The best case for boycotts may instead rest on a kind of political hope, rather than on rigorous universalizability reasoning. I assumed above that our moralizing makes no difference to those outside of our social circles. But one might take this assumption to be too pessimistic, and rather hold that the history of social change shows that we (sometimes) can change society-wide norms by taking a strong stand.

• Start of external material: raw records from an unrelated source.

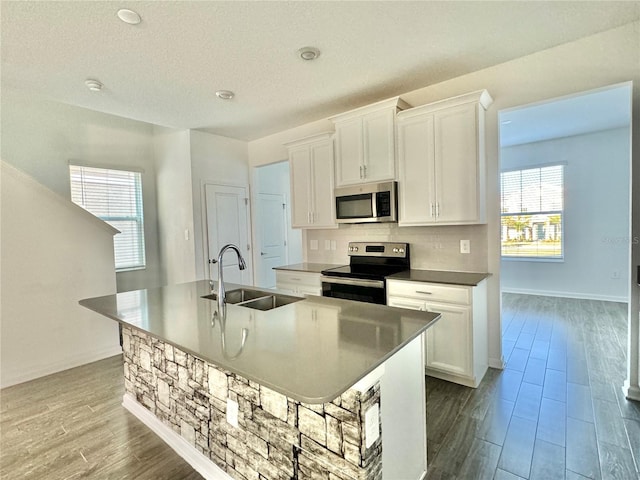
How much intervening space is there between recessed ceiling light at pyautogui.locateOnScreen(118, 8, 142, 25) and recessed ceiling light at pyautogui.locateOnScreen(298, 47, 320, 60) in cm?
107

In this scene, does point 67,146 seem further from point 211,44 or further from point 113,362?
point 211,44

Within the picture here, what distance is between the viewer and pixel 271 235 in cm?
577

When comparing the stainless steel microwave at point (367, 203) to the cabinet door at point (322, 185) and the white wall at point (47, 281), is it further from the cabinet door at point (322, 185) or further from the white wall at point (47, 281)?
the white wall at point (47, 281)

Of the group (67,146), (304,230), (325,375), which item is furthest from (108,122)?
(325,375)

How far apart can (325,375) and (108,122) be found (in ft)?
17.1

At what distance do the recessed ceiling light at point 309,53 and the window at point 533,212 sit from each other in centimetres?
464

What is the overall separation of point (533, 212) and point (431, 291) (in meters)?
4.49

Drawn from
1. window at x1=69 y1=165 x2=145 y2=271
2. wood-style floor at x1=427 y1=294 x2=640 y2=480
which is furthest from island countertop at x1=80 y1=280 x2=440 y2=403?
window at x1=69 y1=165 x2=145 y2=271

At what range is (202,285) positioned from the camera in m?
2.74

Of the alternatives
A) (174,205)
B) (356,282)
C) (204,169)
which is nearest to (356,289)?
(356,282)

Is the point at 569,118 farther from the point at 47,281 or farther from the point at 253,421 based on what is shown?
the point at 47,281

It’s ultimately an empirical question, for any given issue, how feasible it would be to institute a society-wide taboo or otherwise radically change prevailing norms. Philosophically, I guess the main thing I’d want to insist on is just that you give some thought to trying to assess whether the attempt is best regarded as positive or negative in expectation (and, ideally, whether it is more positive than other options available to you). You need some degree of sensitivity to probabilities and stakes if you want your moral efforts to have a non-random expectational valence (and hence be truly justified and responsible) rather than just playing moral roulette.[5]

  1. ^

    Further: there are a lot of actions in both categories, so it’s not like a blanket verdict will serve as a “close enough” approximation. We really need to distinguish reasonable vs wasteful resource use, in practice as well as theory.

  2. ^

    Claude Opus 4.1 and GPT-5 Thinking converged on this as a reasonable estimate of how much electricity prices would rise on average in response to a carbon tax internalizing the full social price of carbon. Feel free to correct this if you have a more reliable source.

  3. ^

    Taking wild animal interests into account may change this specific verdict, but doesn’t affect the general point that well-targeted donations are a much bigger deal than one’s personal carbon footprint. It just changes one’s preferred “target” charity.

  4. ^

    One might try to pin down the content of “legitimate” here by considering which careers it would be best to have generally regarded as morally illegitimate. (Perhaps just any that predictably cause more social harm than good?)

  5. ^

    I think there’s something fundamentally unserious about the sort of moral philosopher who endorses the cluelessness objection to consequentialism and yet is deeply committed to activism—which, by their own lights, they have no reason to think does more good than harm. (Compare my response to Srinivasan’s question about “how would we go about quantifying the consequences of radically reorganizing society?” Seems like you need an answer before you can know whether “radically reorganizing society” is a good idea or not!) See also:


SummaryBot @ 2025-08-26T19:42 (+2)

Executive summary: This exploratory post argues that when assessing morally mixed actions—like personal energy use or AI adoption—we should avoid both trivializing small harms and catastrophizing them, instead using tools like Pigouvian taxes, rough cost–benefit heuristics, and carefully framed universalizability tests to distinguish reasonable from wasteful resource use.

Key points:

  1. Two common mistakes in thinking about collective harms are the rounding to zero fallacy (ignoring small contributions) and the total cost fallacy (treating all contributions as equally catastrophic).
  2. The ideal solution is to internalize externalities through policies like carbon taxes, which would make tradeoffs transparent and remove the moral burden from individuals.
  3. In the absence of such policies, individuals should estimate the expected net value of their actions, focusing on cost-effective reductions (e.g., gasoline use over electricity) and remembering that donations to highly effective charities typically outweigh lifestyle sacrifices.
  4. Universalizability reasoning (“what if everyone did that?”) can help but must be applied carefully: one should abstract to decision procedures, respect others’ preferences, and distinguish between subcategories of resource use to avoid absurd or overly broad conclusions.
  5. Boycotts of technologies like AI, when motivated by indiscriminate universalization, risk suppressing good uses without affecting bad ones; a more sensible approach is to encourage and model responsible use.
  6. Shifting social norms through moral stands is possible, but its effectiveness is empirical; activists should assess probabilities and stakes rather than acting on hope alone.